2
An Artificial Intelligence Agent Playing Othello
Author’s Name
Institutional Affiliation
Course
Instructor
Date
Introduction
Discussing some aspects of the assignment specifications in attempting to understand a particular point (Othello gameplay Othello Online, 2021)
Othello is a game that we want to make an application for. “Iago vs. Othello” (a pun on the Shakespearean tragedy “Othello”) is the name of this Java-based program. Spectators can watch any implemented artificial intelligence face off against each other, or two humans may challenge each other in a two-player match. A human opponent’s next move can be calculated over time using “traditional” search methods like Minimax and Alpha-Beta Pruning. All algorithms may be used in conjunction with different strategies. The next step was to test and evaluate the performance of our agents using a variety of algorithms, search depths, optimizations, and testing methodologies that we had developed and implemented. The next part introduces the theory behind the algorithms, the heuristic functions employed, and concludes by discussing the results and future developments.
The Agent
In a game, an agent is a player who can assess the current state of play and choose from the available moves.

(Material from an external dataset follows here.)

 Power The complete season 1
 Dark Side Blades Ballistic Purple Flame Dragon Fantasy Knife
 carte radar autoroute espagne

An agent uses a specific algorithm and strategy to determine the best course of action.
The algorithm
For the most part, the algorithms used in this project revolve around Minimax as their foundation. Based on Von Neumann’s Game Theory, this program picks one of his current movements and assesses its ramifications, i.e., how the game state would have evolved due to that specific move if it had been made. The algorithm understands the opponent’s turn as the players exchange turns (unless an exceptional circumstance arises). Thus, it picks a move from the opponent and assesses its effects before moving on to the next round, where new activity is determined. Once the algorithm reaches the point where it can no longer continue, the game is ended. To find out what further could be possible, it goes one step backward and selects other moves from the sequence that got it to that point (Hernandez et al., 2019).

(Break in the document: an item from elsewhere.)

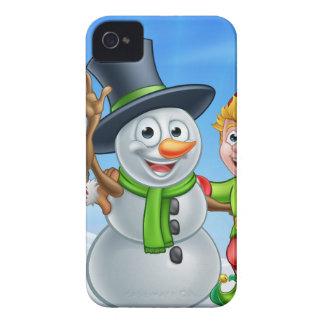 Coque iPhone 4 Bonhomme de neige de Noël de bande dessinée et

These evaluations continue until the best game-over condition has been selected as objective (i.e., a state that means victory for the agent, or if no success is reachable, a state implies draw). The agent may now pick the first move that moves the game toward its goal since it understands the chain of events leading to it. With this method, there are two fundamental concerns. Both player and opponent movements are considered while deciding on a sequence; the agent may forecast the move their opponent will make, but it’s only a guess.

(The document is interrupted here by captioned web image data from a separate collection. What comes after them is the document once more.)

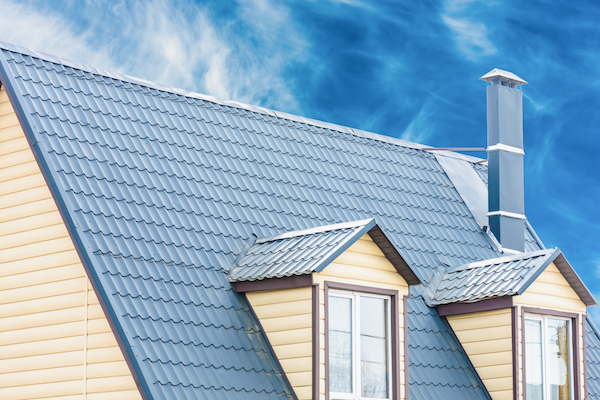 Metal Roofing Huntersville NC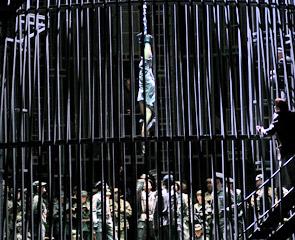 Prigioniero_2_02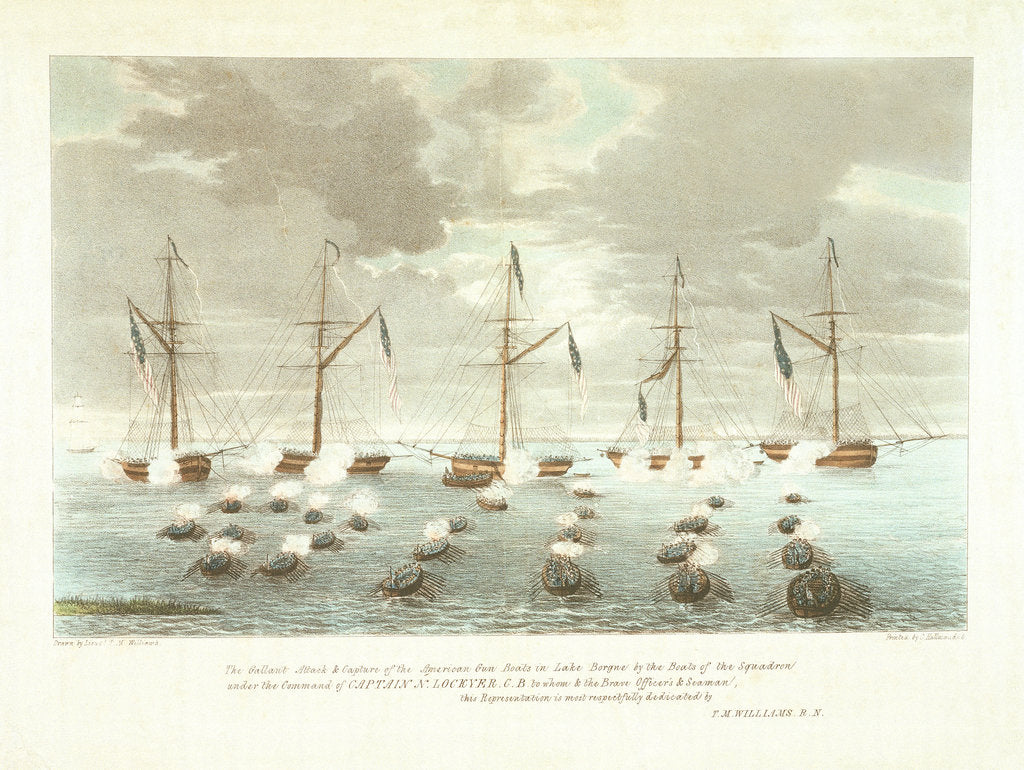Detail of 'The Gallant Attack & Capture of the American Gun Boats in Lake Borgne by the Boats of the Squadron under the Command of Captain N Lockyer by T.M. Williams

The game will change if the opponent chooses a different choice. An optimum player (one who always strives to maximize their final points) works with the assumption that the opponent is an optimum player. So, the agent will select the opponent’s moves that reduce the agent’s score as the opponent’s moves (Hernandez et al., 2019). This is not a concern at all. Non-optimum actions can only lead to lower opponent scores and higher agent scores, so the player will get an unexpectedly high score if the opponent doesn’t make the best possible choices. This is because if there were a better strategy for minimizing the agent’s score, the opponent would have chosen it. The second difficulty is more challenging to deal with. Let’s pretend for simplification that there are ten possible movements at each phase, each of which might lead to a distinct game state of ten different kinds. Assuming all the potential 2-move sequences, there are 100 states. There are a total of 1,000 possible 3-move lines, and so on. Algorithm depth increases the number of states to assess exponentially. It has been predicted that for Reversi, with a maximum of 60 turns, there are roughly 1058 possible states.
Discuss a problem you encountered while implementing the alpha-beta pruning algorithm as described in the course text
If a prospective move is always worse than a previously examined one, it ends the assessment process.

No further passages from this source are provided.